Transcribe the data below verbatim, beginning with its first line and continuing through the line containing "64.4 inches", with both of those lines included.

+++ PROVIDED DATA

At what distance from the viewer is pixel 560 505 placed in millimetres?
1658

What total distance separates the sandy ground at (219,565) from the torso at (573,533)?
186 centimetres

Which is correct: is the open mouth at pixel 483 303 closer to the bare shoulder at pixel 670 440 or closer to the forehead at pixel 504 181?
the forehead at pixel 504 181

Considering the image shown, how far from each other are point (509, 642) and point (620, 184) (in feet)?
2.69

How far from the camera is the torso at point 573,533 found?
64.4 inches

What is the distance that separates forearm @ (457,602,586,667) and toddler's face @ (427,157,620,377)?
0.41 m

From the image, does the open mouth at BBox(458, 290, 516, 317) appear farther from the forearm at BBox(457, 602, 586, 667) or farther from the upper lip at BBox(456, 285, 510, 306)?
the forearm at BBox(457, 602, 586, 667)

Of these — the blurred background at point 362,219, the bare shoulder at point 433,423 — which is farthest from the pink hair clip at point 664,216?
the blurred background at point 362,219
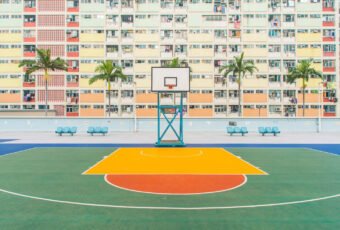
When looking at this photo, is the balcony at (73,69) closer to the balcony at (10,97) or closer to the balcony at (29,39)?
the balcony at (29,39)

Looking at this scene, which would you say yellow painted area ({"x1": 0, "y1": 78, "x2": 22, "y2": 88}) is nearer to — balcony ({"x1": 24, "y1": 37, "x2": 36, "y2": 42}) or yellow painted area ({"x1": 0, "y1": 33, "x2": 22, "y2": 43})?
yellow painted area ({"x1": 0, "y1": 33, "x2": 22, "y2": 43})

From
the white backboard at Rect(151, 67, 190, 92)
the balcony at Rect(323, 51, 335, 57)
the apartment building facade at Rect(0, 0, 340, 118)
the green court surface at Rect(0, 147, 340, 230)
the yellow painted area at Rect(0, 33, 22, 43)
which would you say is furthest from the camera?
the balcony at Rect(323, 51, 335, 57)

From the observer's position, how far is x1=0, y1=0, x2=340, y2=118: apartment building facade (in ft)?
227

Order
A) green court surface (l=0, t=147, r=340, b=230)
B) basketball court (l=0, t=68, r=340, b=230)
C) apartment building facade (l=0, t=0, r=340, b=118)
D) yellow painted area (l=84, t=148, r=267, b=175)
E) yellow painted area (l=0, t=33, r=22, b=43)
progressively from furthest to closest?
yellow painted area (l=0, t=33, r=22, b=43) < apartment building facade (l=0, t=0, r=340, b=118) < yellow painted area (l=84, t=148, r=267, b=175) < basketball court (l=0, t=68, r=340, b=230) < green court surface (l=0, t=147, r=340, b=230)

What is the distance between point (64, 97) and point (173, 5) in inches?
1239

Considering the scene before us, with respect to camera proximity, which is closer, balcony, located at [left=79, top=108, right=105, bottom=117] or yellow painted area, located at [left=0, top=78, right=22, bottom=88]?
yellow painted area, located at [left=0, top=78, right=22, bottom=88]

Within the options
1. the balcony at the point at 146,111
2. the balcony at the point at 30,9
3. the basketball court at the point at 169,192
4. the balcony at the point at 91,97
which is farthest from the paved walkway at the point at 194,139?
the balcony at the point at 30,9

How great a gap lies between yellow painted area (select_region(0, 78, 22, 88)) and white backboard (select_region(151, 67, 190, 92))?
53.0 meters

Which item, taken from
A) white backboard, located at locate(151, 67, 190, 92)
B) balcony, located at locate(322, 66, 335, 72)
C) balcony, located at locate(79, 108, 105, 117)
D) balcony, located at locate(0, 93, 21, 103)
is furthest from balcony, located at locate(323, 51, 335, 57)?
balcony, located at locate(0, 93, 21, 103)

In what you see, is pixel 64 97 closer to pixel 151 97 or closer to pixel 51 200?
pixel 151 97

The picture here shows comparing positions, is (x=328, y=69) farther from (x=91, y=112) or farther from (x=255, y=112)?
(x=91, y=112)

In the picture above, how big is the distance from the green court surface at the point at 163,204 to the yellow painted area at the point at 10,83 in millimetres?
59313

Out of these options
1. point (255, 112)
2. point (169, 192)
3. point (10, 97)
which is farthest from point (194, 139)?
point (10, 97)

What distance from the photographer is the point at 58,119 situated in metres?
41.2
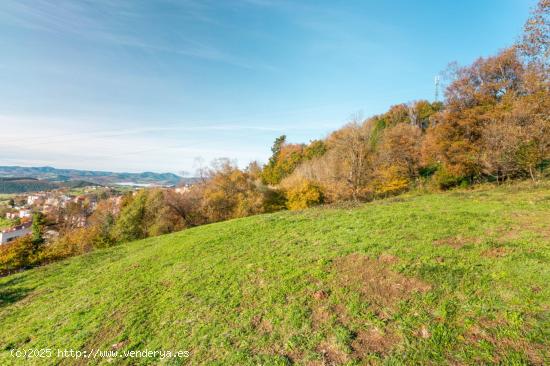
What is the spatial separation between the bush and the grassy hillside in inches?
819

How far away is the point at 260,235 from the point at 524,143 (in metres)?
23.0

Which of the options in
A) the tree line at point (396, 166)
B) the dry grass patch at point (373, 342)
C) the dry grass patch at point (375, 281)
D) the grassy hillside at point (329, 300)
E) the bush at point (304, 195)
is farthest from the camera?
the bush at point (304, 195)

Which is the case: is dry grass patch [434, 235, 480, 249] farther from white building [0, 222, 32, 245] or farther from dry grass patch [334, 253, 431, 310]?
white building [0, 222, 32, 245]

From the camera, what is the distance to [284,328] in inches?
197

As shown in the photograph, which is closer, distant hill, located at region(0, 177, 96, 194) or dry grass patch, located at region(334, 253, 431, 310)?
dry grass patch, located at region(334, 253, 431, 310)

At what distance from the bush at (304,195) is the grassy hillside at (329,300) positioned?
20.8m

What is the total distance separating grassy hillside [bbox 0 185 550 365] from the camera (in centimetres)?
424

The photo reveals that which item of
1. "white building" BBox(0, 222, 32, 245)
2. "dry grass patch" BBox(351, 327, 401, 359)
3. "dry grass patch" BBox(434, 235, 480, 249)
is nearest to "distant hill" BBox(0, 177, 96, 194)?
"white building" BBox(0, 222, 32, 245)

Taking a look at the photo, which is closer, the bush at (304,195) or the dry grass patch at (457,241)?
the dry grass patch at (457,241)

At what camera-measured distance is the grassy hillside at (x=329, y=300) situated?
424 cm

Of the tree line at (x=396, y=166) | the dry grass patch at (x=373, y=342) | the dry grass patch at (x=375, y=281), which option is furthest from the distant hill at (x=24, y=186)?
the dry grass patch at (x=373, y=342)

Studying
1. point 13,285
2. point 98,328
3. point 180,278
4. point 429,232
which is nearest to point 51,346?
point 98,328

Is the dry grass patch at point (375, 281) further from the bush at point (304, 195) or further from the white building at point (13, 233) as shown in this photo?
the white building at point (13, 233)

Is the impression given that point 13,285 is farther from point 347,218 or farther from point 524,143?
point 524,143
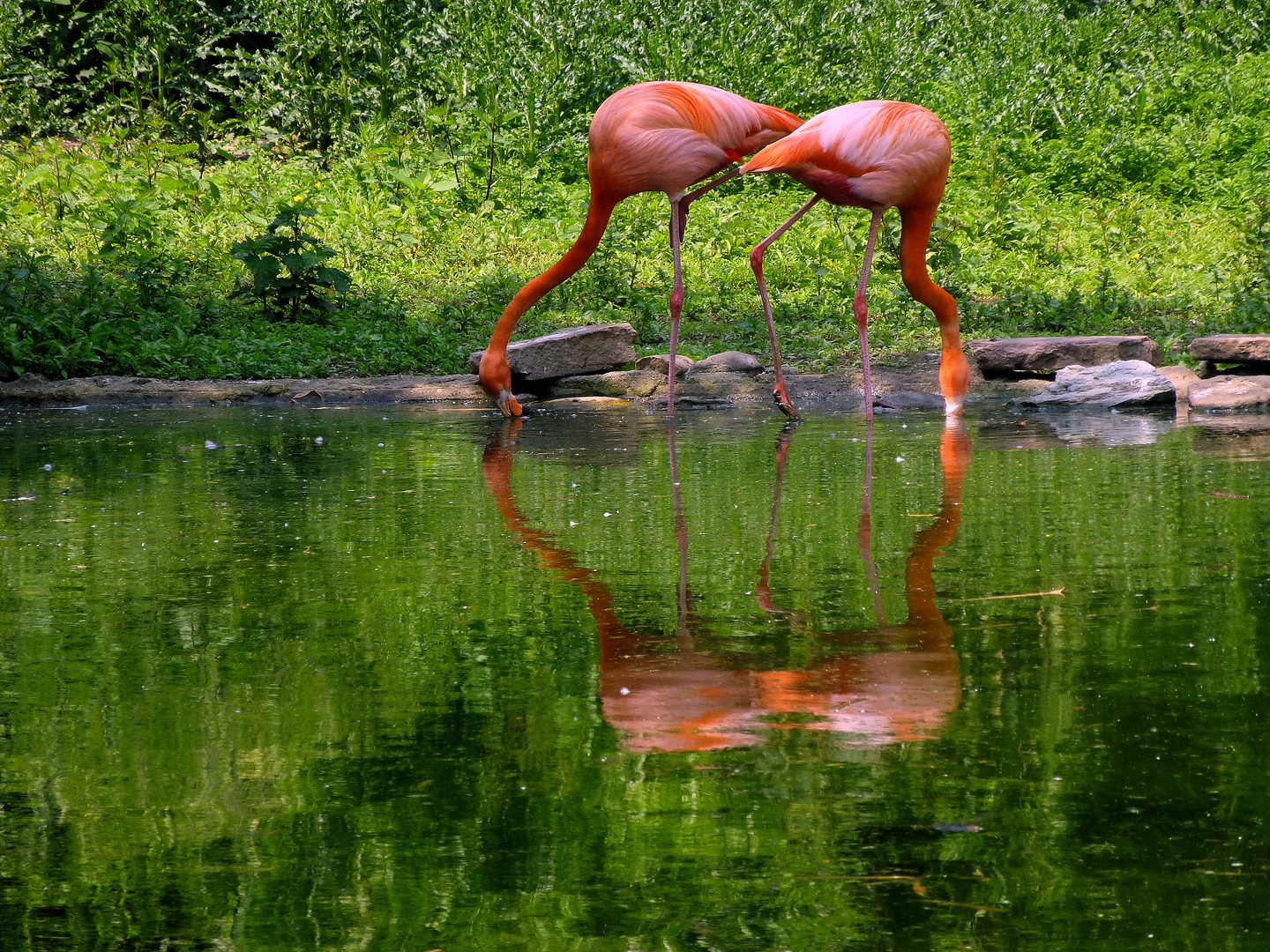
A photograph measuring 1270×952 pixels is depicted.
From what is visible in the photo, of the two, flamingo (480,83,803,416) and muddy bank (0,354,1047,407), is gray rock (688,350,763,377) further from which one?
flamingo (480,83,803,416)

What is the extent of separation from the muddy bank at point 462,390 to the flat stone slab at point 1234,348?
1.05 meters

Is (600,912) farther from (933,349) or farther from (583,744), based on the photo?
(933,349)

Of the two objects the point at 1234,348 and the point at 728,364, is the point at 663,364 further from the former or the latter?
the point at 1234,348

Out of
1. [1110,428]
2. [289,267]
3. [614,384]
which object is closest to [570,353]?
[614,384]

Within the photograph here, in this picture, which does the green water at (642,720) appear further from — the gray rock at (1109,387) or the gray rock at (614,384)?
the gray rock at (614,384)

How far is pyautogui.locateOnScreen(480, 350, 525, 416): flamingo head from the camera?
28.2ft

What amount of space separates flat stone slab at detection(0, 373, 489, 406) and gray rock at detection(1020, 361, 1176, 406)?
3.73 m

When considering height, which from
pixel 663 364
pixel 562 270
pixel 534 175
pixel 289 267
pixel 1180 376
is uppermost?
pixel 534 175

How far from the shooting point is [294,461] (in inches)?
273

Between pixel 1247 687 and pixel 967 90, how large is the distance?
1397 cm

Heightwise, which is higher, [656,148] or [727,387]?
[656,148]

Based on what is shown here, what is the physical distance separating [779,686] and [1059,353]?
703 cm

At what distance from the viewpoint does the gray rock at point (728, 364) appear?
9859mm

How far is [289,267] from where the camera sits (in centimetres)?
1138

++++++

→ **FINISHED ANSWER**
At what distance from the viewer is pixel 560 505 placed in millimetres?
1658

What total distance separates the sandy ground at (219,565) from the torso at (573,533)?
186 centimetres

Which is correct: is the open mouth at pixel 483 303 closer to the bare shoulder at pixel 670 440 or closer to the forehead at pixel 504 181?
the forehead at pixel 504 181

Considering the image shown, how far from each other are point (509, 642) and point (620, 184) (in feet)?
2.69

How far from the camera is the torso at point 573,533 found?
64.4 inches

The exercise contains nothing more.